Regulatory approval is the most significant near-term risk. Virginia's State Corporation Commission has been tightening rules on data center cost allocation, and consumer groups in the mid-Atlantic states may push back against consolidation if they believe it could lead to higher rates. The $2.25 billion in bill credits is designed to address this, but regulatory processes are inherently uncertain.

There's also the execution risk inherent in integrating two large, complex utility systems with different regulatory environments, operational cultures, and capital programs. NextEra's track record of operational efficiency and cost discipline provides some confidence, but mega-mergers in any sector carry integration risk.

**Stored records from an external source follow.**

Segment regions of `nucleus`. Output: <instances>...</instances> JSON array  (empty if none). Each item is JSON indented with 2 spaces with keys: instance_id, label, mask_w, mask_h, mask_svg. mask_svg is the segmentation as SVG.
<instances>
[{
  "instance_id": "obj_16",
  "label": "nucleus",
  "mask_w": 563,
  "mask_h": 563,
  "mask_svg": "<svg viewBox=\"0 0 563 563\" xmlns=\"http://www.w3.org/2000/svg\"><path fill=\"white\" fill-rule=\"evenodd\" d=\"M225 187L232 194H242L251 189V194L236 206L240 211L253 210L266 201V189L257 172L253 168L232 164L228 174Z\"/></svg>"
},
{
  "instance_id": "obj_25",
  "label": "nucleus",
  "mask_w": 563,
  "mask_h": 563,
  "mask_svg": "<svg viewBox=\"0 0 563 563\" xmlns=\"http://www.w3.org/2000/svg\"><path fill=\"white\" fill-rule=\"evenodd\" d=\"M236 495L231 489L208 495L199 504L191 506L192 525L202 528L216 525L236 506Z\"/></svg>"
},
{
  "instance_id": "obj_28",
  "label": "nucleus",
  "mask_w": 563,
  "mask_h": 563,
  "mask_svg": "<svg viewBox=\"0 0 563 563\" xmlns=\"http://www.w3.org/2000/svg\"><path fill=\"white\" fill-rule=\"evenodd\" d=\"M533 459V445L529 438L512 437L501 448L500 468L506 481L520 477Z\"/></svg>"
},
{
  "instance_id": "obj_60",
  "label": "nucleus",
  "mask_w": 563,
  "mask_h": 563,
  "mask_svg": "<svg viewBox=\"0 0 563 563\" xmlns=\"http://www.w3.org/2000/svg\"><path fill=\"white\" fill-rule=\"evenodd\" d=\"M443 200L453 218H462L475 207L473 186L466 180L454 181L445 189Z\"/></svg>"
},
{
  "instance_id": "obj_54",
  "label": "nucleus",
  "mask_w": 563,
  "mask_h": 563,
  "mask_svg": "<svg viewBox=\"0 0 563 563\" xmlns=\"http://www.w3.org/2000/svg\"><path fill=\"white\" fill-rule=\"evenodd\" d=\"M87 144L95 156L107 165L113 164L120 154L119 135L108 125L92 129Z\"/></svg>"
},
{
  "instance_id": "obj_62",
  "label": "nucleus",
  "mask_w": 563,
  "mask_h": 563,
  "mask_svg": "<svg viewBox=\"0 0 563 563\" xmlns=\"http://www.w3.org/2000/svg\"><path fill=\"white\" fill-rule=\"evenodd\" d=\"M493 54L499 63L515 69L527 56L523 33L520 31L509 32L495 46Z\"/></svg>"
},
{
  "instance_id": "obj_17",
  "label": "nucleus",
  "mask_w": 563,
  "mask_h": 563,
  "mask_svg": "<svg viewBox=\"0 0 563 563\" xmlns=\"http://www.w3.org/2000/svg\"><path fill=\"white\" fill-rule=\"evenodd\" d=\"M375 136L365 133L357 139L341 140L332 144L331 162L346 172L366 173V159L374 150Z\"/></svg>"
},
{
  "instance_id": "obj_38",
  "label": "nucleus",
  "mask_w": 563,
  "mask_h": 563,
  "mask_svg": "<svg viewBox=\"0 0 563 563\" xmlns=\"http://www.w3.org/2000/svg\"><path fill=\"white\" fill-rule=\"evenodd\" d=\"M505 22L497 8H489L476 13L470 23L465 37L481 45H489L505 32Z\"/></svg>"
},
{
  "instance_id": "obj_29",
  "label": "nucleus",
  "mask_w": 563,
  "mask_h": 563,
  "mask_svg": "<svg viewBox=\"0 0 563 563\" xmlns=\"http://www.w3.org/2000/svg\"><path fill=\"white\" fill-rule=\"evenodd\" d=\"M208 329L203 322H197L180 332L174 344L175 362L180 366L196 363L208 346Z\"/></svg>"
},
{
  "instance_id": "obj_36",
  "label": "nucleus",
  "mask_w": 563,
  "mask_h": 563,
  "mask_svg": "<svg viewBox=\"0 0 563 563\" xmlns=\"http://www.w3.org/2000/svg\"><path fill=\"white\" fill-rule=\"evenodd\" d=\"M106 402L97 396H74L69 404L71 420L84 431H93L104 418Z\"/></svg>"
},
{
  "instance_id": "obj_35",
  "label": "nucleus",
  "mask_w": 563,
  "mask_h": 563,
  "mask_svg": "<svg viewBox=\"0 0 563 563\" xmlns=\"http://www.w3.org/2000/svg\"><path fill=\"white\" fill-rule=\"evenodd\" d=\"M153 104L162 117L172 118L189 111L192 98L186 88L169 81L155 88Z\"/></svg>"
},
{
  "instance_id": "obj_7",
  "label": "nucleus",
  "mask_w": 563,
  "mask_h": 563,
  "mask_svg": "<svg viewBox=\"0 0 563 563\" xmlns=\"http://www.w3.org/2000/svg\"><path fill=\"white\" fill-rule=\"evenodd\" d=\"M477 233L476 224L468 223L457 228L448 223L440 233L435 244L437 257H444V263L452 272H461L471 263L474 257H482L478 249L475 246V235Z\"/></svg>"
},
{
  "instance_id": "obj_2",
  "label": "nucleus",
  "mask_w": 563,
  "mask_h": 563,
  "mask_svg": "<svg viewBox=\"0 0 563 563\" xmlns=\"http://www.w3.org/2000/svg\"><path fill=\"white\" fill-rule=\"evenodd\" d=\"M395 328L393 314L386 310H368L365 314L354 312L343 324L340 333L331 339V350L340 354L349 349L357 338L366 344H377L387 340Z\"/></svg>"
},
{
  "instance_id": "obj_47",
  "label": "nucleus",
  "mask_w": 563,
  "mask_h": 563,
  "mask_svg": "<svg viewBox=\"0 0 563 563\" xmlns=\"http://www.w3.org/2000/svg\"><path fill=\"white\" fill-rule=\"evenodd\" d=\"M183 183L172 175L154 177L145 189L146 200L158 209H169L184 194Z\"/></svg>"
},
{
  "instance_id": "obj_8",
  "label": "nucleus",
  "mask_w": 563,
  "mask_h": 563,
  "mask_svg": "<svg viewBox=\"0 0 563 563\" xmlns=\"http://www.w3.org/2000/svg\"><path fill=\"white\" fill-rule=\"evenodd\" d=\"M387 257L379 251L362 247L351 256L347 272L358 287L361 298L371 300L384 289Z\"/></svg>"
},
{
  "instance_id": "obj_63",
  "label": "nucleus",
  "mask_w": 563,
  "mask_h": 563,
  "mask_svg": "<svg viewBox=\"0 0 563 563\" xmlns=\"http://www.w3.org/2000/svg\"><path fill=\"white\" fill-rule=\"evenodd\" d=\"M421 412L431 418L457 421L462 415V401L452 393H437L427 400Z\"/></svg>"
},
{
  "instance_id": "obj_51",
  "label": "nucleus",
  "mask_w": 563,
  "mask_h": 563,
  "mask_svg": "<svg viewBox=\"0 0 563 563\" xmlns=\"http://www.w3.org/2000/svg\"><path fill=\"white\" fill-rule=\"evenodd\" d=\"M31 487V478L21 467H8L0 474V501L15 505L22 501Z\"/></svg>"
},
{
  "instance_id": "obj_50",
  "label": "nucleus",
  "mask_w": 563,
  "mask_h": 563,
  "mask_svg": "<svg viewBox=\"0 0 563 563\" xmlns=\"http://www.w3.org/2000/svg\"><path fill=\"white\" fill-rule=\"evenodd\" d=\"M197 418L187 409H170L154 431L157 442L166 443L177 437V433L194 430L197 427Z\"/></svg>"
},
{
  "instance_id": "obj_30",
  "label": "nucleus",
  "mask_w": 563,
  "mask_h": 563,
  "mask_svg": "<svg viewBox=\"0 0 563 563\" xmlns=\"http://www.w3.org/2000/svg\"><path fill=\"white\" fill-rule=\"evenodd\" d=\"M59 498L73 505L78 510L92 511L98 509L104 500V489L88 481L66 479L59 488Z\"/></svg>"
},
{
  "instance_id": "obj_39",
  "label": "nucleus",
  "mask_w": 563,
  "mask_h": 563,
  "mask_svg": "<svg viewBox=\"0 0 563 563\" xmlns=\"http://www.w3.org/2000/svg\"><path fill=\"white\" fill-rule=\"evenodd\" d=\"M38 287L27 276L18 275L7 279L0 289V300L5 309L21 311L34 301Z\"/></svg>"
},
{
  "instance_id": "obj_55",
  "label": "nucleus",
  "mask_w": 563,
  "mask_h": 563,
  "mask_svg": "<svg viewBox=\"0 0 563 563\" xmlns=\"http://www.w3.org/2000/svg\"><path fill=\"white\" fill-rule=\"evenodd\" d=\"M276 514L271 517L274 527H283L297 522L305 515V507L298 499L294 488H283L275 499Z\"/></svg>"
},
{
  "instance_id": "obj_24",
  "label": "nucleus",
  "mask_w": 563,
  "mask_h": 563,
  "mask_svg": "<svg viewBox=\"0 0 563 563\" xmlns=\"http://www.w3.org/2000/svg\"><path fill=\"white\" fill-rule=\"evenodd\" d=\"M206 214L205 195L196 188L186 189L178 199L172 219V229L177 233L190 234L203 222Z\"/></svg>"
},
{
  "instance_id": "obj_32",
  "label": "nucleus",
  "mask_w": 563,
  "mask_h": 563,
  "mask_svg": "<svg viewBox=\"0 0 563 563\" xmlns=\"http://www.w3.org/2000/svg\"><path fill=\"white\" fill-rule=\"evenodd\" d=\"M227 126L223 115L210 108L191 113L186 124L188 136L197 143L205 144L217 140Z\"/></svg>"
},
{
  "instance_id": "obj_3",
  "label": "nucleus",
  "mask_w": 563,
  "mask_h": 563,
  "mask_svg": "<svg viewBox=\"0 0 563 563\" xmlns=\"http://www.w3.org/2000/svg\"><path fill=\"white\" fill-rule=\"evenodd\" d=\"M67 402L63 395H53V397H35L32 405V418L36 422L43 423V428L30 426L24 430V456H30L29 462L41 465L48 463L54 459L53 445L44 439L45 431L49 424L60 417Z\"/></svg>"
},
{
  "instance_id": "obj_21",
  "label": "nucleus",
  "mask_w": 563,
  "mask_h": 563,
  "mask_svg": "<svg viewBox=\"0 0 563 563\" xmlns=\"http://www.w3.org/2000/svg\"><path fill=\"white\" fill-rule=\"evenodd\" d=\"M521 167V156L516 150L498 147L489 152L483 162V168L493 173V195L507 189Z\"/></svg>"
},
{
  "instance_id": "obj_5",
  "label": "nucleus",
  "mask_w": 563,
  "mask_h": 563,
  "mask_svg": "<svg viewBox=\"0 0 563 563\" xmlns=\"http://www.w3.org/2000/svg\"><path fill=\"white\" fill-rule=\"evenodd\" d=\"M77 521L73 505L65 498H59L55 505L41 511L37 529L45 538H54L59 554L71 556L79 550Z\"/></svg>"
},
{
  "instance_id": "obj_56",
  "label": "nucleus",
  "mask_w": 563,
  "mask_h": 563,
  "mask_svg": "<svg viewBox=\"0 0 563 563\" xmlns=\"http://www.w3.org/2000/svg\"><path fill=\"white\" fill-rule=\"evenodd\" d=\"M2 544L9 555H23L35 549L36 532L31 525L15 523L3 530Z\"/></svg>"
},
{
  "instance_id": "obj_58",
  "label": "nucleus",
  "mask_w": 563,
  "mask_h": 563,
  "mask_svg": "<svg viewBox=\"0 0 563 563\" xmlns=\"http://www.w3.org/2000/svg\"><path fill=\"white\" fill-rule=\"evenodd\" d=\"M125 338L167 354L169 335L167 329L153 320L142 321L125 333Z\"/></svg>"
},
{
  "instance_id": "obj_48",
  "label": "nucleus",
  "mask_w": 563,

Finally, the all-stock structure means NextEra shareholders bear dilution risk. If power demand growth disappoints, whether due to an AI spending slowdown, technological efficiency gains that reduce data center power consumption, or macroeconomic headwinds, the deal's accretion math could deteriorate.

The Bottom Line

The NextEra-Dominion deal is a statement about where the energy industry is headed. When the largest utility in America pays $67 billion to acquire the utility that powers the world's biggest data center market, it tells you everything about how the industry views AI-driven power demand: it's real, it's structural, and the companies that can deliver electricity at scale will define the next era of the power sector.

Investors should watch the regulatory process closely, but the strategic logic is compelling. The AI boom needs power, and power needs scale. This deal delivers both.